-- START Supplied text --

问题
I have a following file:
File
----
12-3 John 121
5-1 Sam 122
The file is tab(\t
) delimited. I am loading the row as line:chararray
as I want the data not to be split in individual fields.
And now, I want to pull and store the details (12-3, and 5-1) as separate data.
I am trying with STRSPLIT
and REGEX_EXTRACT_ALL
, but the data doesn't seem to match.
splitdata = FOREACH filedata {
regex = REGEX_EXTRACT_ALL(line, '^([0-9]*)\\-([0-9]*)');
split = STRSPLIT(line, '\\t', 1);
GENERATE regex, split;
};
This is how I want my final data to be:
(12, 3, 12-3 John 121)
( 5, 1, 5-1 Sam 122)
回答1:
What about:
A = LOAD .... AS (line:chararray);
B = FOREACH A GENERATE FLATTEN(REGEX_EXTRACT_ALL(line, '^(.*)\t(.*)\t(.*)$'))

-- END Supplied text --

Tasks and exercises |
a – How would you put this sentence from the forum thread on splitting a tab-delimited line into Spanish: "And now, I want to pull and store the details (12-3, and 5-1) as separate data."
b – Can you carry the forum thread on splitting a tab-delimited line forward from its last line?

-- START Given information --

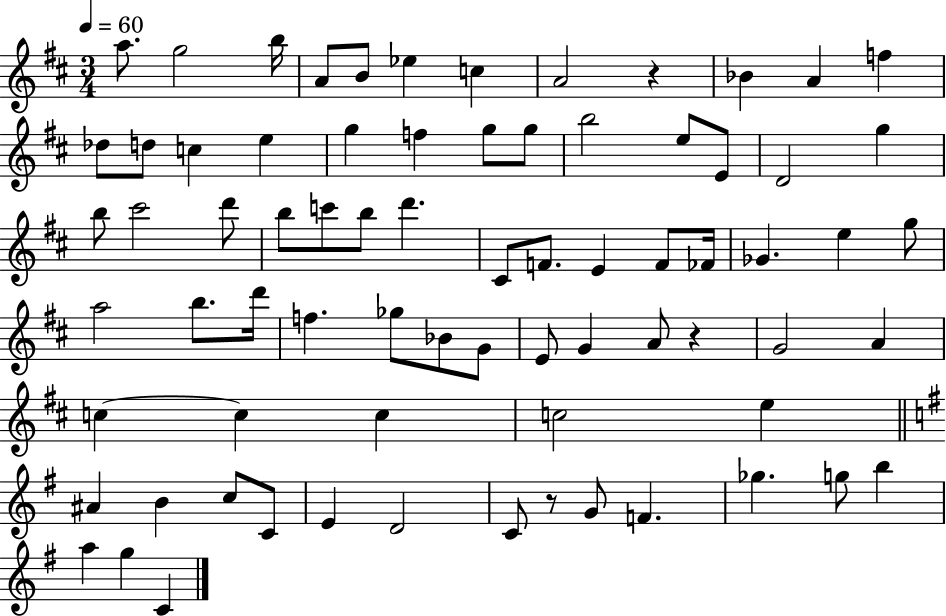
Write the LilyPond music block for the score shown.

-- END Given information --
-- START Given information --

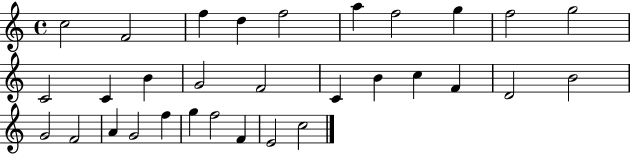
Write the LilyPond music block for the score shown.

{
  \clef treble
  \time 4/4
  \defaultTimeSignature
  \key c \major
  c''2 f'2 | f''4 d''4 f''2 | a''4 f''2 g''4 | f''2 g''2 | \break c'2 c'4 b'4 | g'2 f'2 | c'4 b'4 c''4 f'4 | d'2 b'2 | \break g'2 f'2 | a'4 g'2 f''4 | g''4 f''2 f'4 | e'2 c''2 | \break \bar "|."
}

-- END Given information --
-- START Given information --

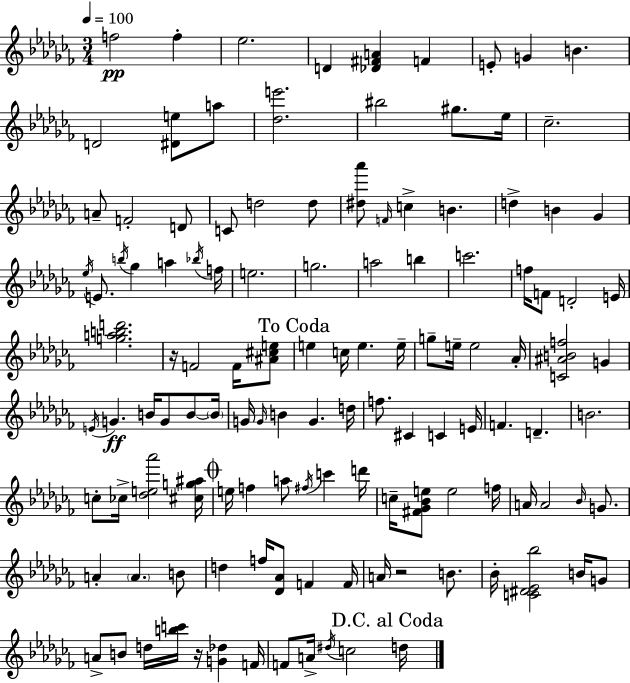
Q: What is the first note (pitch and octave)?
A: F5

-- END Given information --

The replies |
a – Y ahora, quiero extraer y almacenar los detalles (12-3 y 5-1) como datos separados.

b –
AS (id:chararray, name:chararray, nameid:chararray);
C = FOREACH B GENERATE FLATTEN(REGEX_EXTRACT_ALL(id, '^([0-9]*)\\-([0-9]*)')),
id, name, nameid;
STORE C INTO ...
If you would split the lines into fields along \t when loading, you could skip B = ...
回答2:
Thanks Lorand.
Since you gave a little idea about how to use the REGEX_EXTRACT_ALL
, here is how I finally used it.
FOREACH A GENERATE FLATTEN(REGEX_EXTRACT_ALL(line, '^([0-9]*)\\-([0-9]*).*'))
AS (FIELD1:chararray, FIELD2:chararray), line;
Pretty interesting to know that Matcher.matches() fails for '^([0-9]*)\\-([0-9]*)'
while works for '^([0-9]*)\\-([0-9]*).*'
.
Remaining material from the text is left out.